# Форум на русском языке  > Разное  > Опросы  >  Делаете ли вы бекап?

## Muffler

Вот такой опрос, только два варианта ответа...

Ниже пишем почему "Да", или почему "Нет". Если "Да", то что именно вы бекапите, каким способом вы это делаете, какой софт используете, где храните резервные копии и т. д.

----------

Надоело быть жертвой? Стань профи по информационной безопасности, получай самую свежую информацию об угрозах и средствах защиты от ведущего российского аналитического центра Anti-Malware.ru:

----------


## Гриша

Acronis True Image 11 Home, бекап системного раздела, хранится это все на отдельном разделе винта (7 бекапов) +зеркалируется на болванки...

----------


## Muffler

Делаю бекап только файлов(документы, исходники, фотографии, видео и т. д.). Всё это копируется автоматически раз в день, с помощю SyncBack и Mozy.

----------


## XP user

В конечном итоге это и есть защита данных от порчи. Я делаю бекап всего что есть на компьютере. Я работаю с Norton GoBack. Для медиа файлов, фоток, и важных документов есть ещё дополнительные DVD-диски.

Paul

----------


## petyanamlt

Тоже делаю бэкап только нужной информации, музыка, фото, и.т.д.

----------


## Макcим

Только свою инфу (документы, музыка, фильмы, закладки браузера и т д.) Записываю Nero на болванки.

----------


## akok

Пользуюсь Acronis®*True*Image*Home® версия 11.0

Бекапу подвергаются все критические данные (критические для меня  :Smiley:  ) и хранится в нескольких местах (болванки (крайне редко), 2-й компьютер и выносной USB винт).

----------


## SDA

Acronis True Image 11 Home, на выносной USB винт, бэкап полный.

----------


## NRA

*akoK* сказал как в воду глядел  :Wink: 
Acronis True Image Home - для меня и ключевых машин более чем достаточно
БЕЗ всяких там "Восстановлений системы" (противопоказано)
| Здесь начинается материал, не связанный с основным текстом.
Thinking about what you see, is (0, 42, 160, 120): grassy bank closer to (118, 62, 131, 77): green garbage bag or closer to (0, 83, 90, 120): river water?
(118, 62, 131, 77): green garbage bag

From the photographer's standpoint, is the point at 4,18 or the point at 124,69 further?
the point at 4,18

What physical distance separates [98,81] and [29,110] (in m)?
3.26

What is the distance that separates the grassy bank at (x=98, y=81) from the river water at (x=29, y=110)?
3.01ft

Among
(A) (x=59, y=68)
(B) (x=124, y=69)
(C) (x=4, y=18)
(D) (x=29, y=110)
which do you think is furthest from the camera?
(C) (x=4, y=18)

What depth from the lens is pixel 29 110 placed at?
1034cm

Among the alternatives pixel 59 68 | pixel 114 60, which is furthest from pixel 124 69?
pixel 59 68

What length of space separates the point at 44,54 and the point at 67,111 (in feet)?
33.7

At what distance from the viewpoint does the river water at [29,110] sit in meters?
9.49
Лучше делать чем не делать, ИМХО
________________________________
П.С. Недавно у буржуев подсмотрел консольную систему работы: один реальный комп с винтом, памятью и т.д., а у остальных - плазма+клава+мышь. Вся работа через "сервер"... Аж жаба задавила - 1 бэкап на всех, это ж какая экономия, блин.

----------


## sergey888

Вот облом в опросе не на то нажал. Ну да ладно, сейчас отпишусь как следует. Раньше использовал Acronis True Image Home 11 но из за постоянного обновления программ и абдейта на винду отказался от данной проги ввиду того, что установить все заново получалось быстрее чем восстанавливать винду и потом обновлять ее и проги.
А все важное для меня которое не хочу потерять просто копирую на внешний жесткий диск.(В основном это игры, музыка и особо редкие программы, которые сложно будет восстановить)

----------


## Белый Сокол

Делаю через Акронис бэкап системного раздела на выносной USB винт. Медиафайлы пишу на DVD.

----------


## Geser

РАньше делел бекап при помощи Acronis True Image но с новым компом и, следовательно, с новым RAID не возможно восстановление ситемного диска  :Sad:  сейчас думаю что делать

----------


## ananas

Нет. Нечего бэкапить. Все данные и так на сменных носителях да с резервными копиями. На винте минимум.

----------


## priv8v

при работе с важными документами и данными имею привычку после закрытия скидывать их на флеху. 
важные данные периодически бекаплю на dvd-rw диск.

----------


## Muffler

Кстати, случайно никто не использует "Amazon S3" сервера для хранения бекапа?

----------


## Ivaemon

Делаю образ системного диска каждый разперед установкой новой проги или перед обновлением существующих.

----------


## Rene-gad

Личные данные - фотки, музыку, мэйлы - сохраняю на USB-Harddisk, там же - установки Буревестника и Фавориты Файрвокса, в создании образа системы большого смысла не вижу  :Smiley:

----------


## Синауридзе Александр

Делал пару раз копию серверного винта с помощью dd. А так у меня нет ценных данных, все в голове. :Smiley:

----------


## pig

На работе - безусловно "Да". Дома - сохраняю важное на флэшке и тащу на работу, там копии держу. Есть образ системного раздела, обновляю его каждый раз перед и после установки заплаток.

----------


## Jolly Rojer

Делаю потому, что уже привычка, а может и рефлекс :lol:

----------


## NickGolovko

Я выполняю бэкап раз в несколько месяцев - обычно раз в полгода. Это подразумевает ручное копирование пользовательских данных на DVD и перенос содержимого жестких дисков на дублирующие резервные HDD с помощью специального загрузочного диска. Кроме того, каждые три часа Архивация Windows копирует на flash-привод свежесозданные документы, параметры программ и так далее.  :Smiley:

----------

Надоело быть жертвой? Стань профи по информационной безопасности, получай самую свежую информацию об угрозах и средствах защиты от ведущего российского аналитического центра Anti-Malware.ru:

----------


## Alex Plutoff

-с приобретением нового ПК для дома, на котором предустановлена Vista, открыл для себя 'Центр архивации и восстановления'(штатное средство создания бэкапа для системы) и 'Автоматическую архивацию файлов'(штатное средство создания бэкапа для данных)... пока доволен...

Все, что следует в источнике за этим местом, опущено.